:: DATA FOR THIS TASK

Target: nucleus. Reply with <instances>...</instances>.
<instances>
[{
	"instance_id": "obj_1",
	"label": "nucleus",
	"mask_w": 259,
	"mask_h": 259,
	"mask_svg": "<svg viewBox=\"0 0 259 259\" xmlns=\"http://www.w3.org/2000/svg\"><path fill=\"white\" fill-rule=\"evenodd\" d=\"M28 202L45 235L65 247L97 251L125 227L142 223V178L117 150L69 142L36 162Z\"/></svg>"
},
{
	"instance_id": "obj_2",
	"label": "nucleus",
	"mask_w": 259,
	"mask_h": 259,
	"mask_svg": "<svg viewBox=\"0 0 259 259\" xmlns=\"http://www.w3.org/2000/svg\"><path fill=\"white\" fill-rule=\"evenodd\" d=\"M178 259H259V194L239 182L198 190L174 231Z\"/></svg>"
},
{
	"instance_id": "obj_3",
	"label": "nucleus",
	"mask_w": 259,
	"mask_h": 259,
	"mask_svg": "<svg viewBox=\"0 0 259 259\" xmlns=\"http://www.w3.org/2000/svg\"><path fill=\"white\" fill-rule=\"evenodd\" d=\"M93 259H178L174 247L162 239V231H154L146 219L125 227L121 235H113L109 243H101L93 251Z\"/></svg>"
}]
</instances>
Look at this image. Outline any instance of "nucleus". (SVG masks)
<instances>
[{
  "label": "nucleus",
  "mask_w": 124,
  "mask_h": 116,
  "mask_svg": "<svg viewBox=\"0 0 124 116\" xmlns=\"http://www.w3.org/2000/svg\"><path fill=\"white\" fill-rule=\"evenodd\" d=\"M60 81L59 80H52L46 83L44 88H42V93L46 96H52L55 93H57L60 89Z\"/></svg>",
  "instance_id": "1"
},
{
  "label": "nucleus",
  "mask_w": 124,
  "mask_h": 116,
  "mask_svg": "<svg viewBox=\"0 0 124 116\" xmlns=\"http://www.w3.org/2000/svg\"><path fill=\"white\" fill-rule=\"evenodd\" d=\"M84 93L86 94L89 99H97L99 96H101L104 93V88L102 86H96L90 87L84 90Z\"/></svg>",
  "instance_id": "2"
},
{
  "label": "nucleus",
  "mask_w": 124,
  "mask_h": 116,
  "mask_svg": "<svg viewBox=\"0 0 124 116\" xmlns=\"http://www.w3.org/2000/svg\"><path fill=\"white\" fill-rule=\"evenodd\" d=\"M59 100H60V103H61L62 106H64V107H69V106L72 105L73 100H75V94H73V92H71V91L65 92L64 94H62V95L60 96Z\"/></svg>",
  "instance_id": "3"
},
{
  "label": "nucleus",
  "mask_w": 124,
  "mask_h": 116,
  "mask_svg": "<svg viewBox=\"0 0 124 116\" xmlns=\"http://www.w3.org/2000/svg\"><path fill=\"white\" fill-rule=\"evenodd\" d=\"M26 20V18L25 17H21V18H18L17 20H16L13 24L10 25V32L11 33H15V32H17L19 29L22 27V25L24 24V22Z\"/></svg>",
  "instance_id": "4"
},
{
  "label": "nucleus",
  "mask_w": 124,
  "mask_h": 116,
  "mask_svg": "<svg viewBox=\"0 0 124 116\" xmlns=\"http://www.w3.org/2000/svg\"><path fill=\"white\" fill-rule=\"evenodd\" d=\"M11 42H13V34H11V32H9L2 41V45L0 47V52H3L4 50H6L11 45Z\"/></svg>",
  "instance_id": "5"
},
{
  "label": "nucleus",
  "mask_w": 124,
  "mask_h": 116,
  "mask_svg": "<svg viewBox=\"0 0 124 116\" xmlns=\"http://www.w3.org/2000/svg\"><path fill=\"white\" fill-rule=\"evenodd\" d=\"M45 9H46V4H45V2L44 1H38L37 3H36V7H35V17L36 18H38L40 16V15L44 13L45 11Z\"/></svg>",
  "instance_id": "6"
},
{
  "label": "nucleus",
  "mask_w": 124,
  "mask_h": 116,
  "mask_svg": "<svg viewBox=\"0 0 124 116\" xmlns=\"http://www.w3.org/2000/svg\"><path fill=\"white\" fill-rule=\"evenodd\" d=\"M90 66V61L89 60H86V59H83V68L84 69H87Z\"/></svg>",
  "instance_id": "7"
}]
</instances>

::::

* **TASK DESCRIPTION**:
Tally the lines in the rows above that contain the string "viewBox". Reply with only the number.

* **RESULT OF THIS EXERCISE**:
10